Create a tree object from a LaTeX project

Project description

PyTexTree

Create a tree object from a LaTeX project. v0.1.1.

1. Features

This project was done to provide a way to handle / analyse LaTeX projects more easily. Feature highlights:

  • Support opening LaTeX projects consisting of multiple files (using \include)
  • Extract several, maybe useful, stats on the file
  • Create a traversable tree from the LaTeX project
    • Built upon the awesome NodeMixin of anytree
  • Export to a graph to support visualisation
    • A dict with edges and nodes
    • Creates edges between references within the project
    • Specifically export to .csv files supported by Gephi

2. Installation

Using pip:

$ pip install pytextree

3. Usage

Basic workflow with the PyTexTree consists of two steps:

  1. Load the tex file into text
  2. Parse the text into a tree

NOTE:

For testing, you can use the provided .tex example.

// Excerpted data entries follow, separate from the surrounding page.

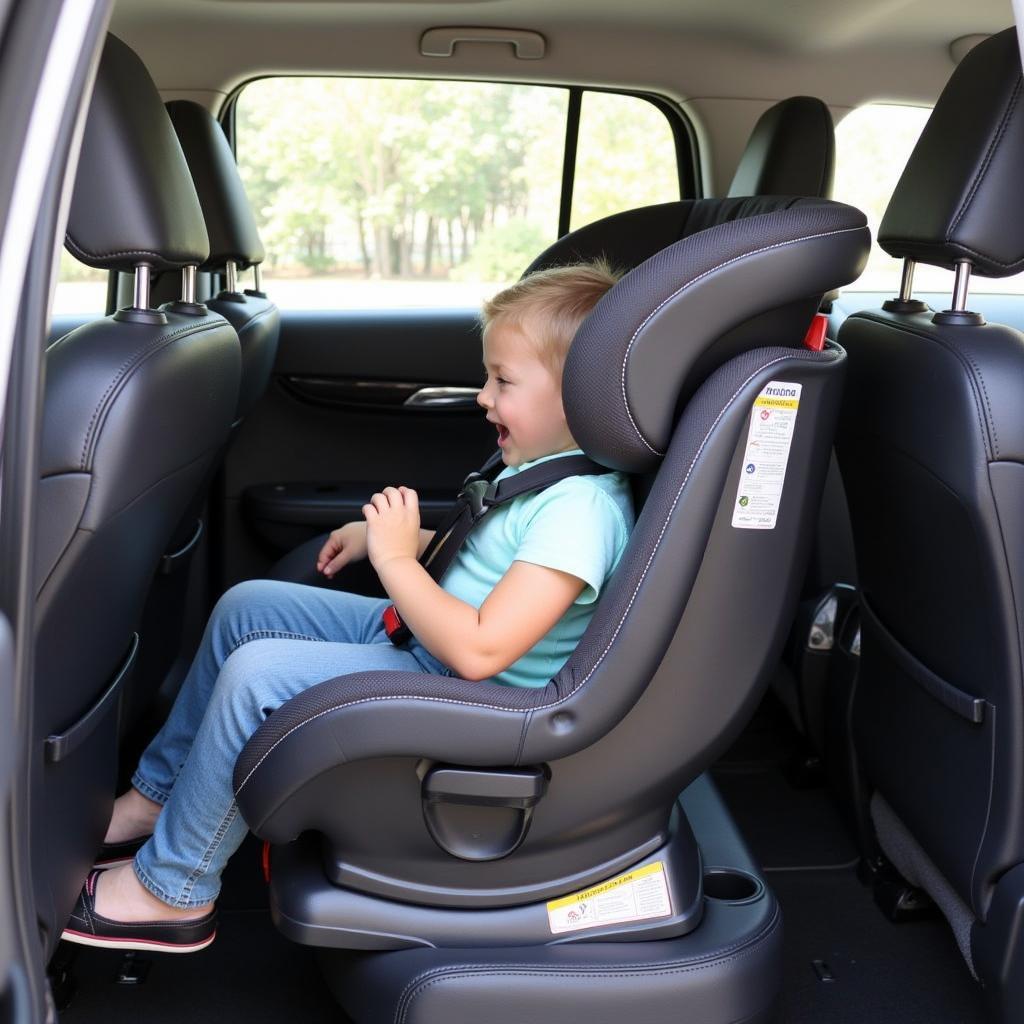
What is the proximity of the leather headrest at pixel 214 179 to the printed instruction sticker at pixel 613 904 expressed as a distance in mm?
1351

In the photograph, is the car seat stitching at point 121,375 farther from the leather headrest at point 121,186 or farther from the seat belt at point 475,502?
the seat belt at point 475,502

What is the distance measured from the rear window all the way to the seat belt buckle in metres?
1.43

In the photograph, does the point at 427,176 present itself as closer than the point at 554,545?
No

3.1. Loading a LaTeX project into a tree

You can use the textree.open_tex_project() to load your LaTeX project into a string

import pytextree as tt
txt = tt.open_tex_project('examples/lorem.tex')

Then you can simply parse the text into a tree:

tree = tt.parse_tex_to_tree(txt) # >>> <TNode [Root]: Root (0, 5502)>

The function returns the root node of the created tree. You can traverse it with .children and .parent attributes.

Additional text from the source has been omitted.